Les ressortissants de quatre pays africains résidant aux États-Unis risquent l’expulsion
Les ressortissants de quatre pays africains résidant aux États-Unis risquent l'expulsion

Les ressortissants de quatre pays africains résidant aux États-Unis sont confrontés à un risque accru d’expulsion après que l’administration Trump a mis fin au statut de protection temporaire (TPS) qui couvrait les citoyens du Cameroun, de l’Éthiopie, de la Somalie et du Soudan du Sud.
Le département de la Sécurité intérieure a annoncé vendredi que la résiliation du statut de protection temporaire (TPS) pour un groupe de pays était entrée en vigueur, supprimant ainsi une protection qui permettait aux ressortissants éligibles de rester aux États-Unis et d’obtenir une autorisation de travail alors que leurs pays étaient considérés comme dangereux pour le retour.
Ces quatre pays africains figurent parmi les 13 pays touchés par la dernière vague de suppression du TPS, aux côtés de l’Afghanistan, d’Haïti, du Honduras, du Nicaragua, du Népal, du Soudan, de la Syrie, du Venezuela et du Myanmar.
Le TPS ne confère ni résidence permanente ni citoyenneté.
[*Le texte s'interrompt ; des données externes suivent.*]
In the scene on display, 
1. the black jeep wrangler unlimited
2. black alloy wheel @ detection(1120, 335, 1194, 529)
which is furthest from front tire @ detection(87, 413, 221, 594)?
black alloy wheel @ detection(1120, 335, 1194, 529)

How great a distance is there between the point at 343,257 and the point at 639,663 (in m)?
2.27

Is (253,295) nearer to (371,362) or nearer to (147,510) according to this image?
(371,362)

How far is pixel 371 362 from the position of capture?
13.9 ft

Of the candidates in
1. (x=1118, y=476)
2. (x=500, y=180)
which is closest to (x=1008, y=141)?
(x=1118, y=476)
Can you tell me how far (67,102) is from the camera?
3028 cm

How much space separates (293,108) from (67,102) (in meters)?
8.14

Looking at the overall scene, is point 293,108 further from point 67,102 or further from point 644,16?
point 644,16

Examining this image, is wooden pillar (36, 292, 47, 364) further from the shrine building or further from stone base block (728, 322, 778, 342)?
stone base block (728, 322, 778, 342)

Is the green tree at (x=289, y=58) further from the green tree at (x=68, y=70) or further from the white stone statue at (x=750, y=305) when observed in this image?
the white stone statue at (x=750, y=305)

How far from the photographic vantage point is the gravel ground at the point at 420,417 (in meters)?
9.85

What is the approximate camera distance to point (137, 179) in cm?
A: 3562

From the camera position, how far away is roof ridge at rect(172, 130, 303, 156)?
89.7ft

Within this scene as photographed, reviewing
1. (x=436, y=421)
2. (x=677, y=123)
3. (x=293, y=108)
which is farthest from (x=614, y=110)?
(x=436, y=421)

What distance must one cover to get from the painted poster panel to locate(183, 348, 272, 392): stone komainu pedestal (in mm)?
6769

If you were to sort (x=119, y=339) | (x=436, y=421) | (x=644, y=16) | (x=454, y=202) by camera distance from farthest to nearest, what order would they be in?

Il s’agit d’une protection humanitaire temporaire que le gouvernement américain peut accorder aux ressortissants de pays confrontés à un conflit armé, à des catastrophes naturelles ou à d’autres situations exceptionnelles rendant difficile un retour en toute sécurité.
L’administration Trump accélère la réduction du statut de protection temporaire (TPS).
Cette dernière mesure s’inscrit dans un effort plus large de l’administration Trump visant à démanteler les dispositifs de protection temporaire (TPS) qui ont protégé des centaines de milliers de ressortissants étrangers de l’expulsion.
Le Cameroun, l’Éthiopie, la Somalie et le Soudan du Sud bénéficient tous depuis des années du statut de protection temporaire (TPS), cette protection étant conditionnée par des facteurs tels que les conflits armés, les crises humanitaires et d’autres circonstances exceptionnelles.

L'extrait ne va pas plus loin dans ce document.